# That 5 star rating doeee



## Hemiwithasemi (May 8, 2018)

bada boom bada bing!


----------



## Uber's Guber (Oct 22, 2017)

Congrats. Your career is safe for at least one more day.


----------



## escott24 (Sep 10, 2015)

That’s sick you should get your bonus any day now


----------



## Hemiwithasemi (May 8, 2018)

Uber's Guber said:


> Congrats. Your career is safe for at least one more day.


That's it? I was hoping to get one of those Lyft jackets at least..


----------



## escott24 (Sep 10, 2015)

Hemiwithasemi said:


> That's it? I was hoping to get one of those Lyft jackets at least..


Funny you mention that cuz I just got that email for my 1000th ride, deleted it


----------



## george manousaridis (Jan 27, 2017)

Hemiwithasemi said:


> bada boom bada bing!


Legend


----------



## kc ub'ing! (May 27, 2016)

escott24 said:


> Funny you mention that cuz I just got that email for my 1000th ride, deleted it


Mistake! The jacket is badass!


----------



## Tom Harding (Sep 26, 2016)

Hemiwithasemi said:


> bada boom bada bing!


I wonder what your rating will be after 5,000 ratings? I bet you don't pick up Pool or Line.


----------



## Hemiwithasemi (May 8, 2018)

Tom Harding said:


> I wonder what your rating will be after 5,000 ratings? I bet you don't pick up Pool or Line.


I do pick up Pool and line. But only when I'm very desperate. And u should do the same. UBER pool UBER fool as terry tips says.


----------



## antonfilip (Mar 16, 2017)

Tom Harding said:


> I wonder what your rating will be after 5,000 ratings? I bet you don't pick up Pool or Line.


It doesnt matter how many rides you have 1000, 10000 or 100,Lyft only looks at the last 100 rides.


----------



## Jo3030 (Jan 2, 2016)

I can't wait til you can pay your bills in stars.


----------



## Stevie The magic Unicorn (Apr 3, 2018)

I'm a unicorn,

I eat stardust for breakfast and crap rainbows...


I'd still rather have cold hard cash for things like beer, gasoline and paying my taxes...


----------

■ **Recorded data**:
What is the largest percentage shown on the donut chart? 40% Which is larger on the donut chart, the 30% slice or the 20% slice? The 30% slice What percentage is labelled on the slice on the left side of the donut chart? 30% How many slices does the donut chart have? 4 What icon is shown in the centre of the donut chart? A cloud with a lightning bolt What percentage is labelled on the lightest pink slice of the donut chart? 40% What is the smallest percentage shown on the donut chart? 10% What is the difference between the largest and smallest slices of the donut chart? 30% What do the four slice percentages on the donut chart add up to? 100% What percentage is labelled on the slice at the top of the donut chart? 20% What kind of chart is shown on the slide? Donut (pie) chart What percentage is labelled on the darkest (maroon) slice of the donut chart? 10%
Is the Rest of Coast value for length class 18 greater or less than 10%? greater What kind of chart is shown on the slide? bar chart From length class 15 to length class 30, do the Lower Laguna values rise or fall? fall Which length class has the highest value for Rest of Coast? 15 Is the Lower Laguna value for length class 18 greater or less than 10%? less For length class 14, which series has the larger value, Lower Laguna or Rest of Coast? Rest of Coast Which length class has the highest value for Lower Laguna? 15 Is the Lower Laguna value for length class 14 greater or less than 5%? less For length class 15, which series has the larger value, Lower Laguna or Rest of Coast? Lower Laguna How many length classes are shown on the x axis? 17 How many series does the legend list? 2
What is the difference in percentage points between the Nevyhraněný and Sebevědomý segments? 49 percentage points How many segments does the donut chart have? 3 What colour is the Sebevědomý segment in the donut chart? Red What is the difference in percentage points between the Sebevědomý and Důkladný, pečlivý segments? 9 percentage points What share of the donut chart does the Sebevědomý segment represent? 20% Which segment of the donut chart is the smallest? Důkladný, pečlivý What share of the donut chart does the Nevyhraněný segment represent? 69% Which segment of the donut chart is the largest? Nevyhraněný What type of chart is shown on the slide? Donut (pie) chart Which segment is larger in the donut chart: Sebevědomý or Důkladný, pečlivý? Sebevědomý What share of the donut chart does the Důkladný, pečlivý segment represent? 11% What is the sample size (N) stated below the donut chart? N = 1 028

■ **Work request A**:
Retype the rating thread word for word, starting at "I do pick up" and ending at "(Mar 16, 2017)".
■ **Work request B**:
In the rating thread, how many of a driver's rides does antonfilip say Lyft looks at?

■ **Task solution A**:
I do pick up Pool and line. But only when I'm very desperate. And u should do the same. UBER pool UBER fool as terry tips says.


----------



## antonfilip (Mar 16, 2017)

■ **Task solution B**:
Only the last 100 rides.